> [Requirements]: Locate the line that contains "At what distance" in the entries below. Retype it and all following lines through the final one, character for character.

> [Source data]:
— BEGIN —

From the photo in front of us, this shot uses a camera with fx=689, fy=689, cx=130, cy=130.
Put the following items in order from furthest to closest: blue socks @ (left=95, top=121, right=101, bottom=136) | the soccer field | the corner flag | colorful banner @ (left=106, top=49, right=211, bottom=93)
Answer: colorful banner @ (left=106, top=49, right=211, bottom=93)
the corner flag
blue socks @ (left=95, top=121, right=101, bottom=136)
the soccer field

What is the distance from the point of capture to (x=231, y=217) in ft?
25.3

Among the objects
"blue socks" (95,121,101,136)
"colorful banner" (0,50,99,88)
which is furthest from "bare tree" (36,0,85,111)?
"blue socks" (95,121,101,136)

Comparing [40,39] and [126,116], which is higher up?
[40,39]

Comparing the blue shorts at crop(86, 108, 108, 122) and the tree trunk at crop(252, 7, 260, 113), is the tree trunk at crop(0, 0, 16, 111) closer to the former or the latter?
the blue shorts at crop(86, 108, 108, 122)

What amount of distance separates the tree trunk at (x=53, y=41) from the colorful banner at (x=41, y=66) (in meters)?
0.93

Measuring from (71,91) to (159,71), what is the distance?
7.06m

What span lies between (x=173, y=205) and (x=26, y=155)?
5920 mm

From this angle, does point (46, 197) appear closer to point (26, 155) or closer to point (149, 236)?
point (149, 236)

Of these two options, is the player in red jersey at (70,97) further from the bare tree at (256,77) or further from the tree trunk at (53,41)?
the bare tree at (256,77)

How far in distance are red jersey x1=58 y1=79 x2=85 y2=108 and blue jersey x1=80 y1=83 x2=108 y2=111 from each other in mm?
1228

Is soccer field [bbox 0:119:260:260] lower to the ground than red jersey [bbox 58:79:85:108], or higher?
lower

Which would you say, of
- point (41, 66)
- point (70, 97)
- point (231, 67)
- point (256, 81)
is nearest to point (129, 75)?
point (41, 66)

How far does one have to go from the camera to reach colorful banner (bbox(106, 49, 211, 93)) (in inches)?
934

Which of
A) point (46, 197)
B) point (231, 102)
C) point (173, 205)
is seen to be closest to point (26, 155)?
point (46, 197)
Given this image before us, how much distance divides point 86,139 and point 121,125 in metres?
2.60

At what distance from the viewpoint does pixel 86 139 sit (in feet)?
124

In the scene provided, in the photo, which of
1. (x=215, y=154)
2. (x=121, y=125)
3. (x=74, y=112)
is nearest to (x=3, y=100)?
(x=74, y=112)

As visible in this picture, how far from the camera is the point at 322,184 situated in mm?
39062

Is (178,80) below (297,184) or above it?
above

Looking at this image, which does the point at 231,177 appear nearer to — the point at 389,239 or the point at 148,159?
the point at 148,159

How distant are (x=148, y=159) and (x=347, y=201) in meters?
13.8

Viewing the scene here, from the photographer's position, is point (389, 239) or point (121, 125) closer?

— END —

> [Output for this exercise]:
At what distance from the viewpoint does pixel 86 139 sit (in feet)?
124

In the scene provided, in the photo, which of
1. (x=215, y=154)
2. (x=121, y=125)
3. (x=74, y=112)
is nearest to (x=3, y=100)?
(x=74, y=112)

As visible in this picture, how far from the camera is the point at 322,184 situated in mm?
39062

Is (178,80) below (297,184) or above it?
above

Looking at this image, which does the point at 231,177 appear nearer to — the point at 389,239 or the point at 148,159?
the point at 148,159

How distant are (x=148, y=159) and (x=347, y=201) in meters?
13.8

Viewing the scene here, from the photographer's position, is point (389, 239) or point (121, 125) closer?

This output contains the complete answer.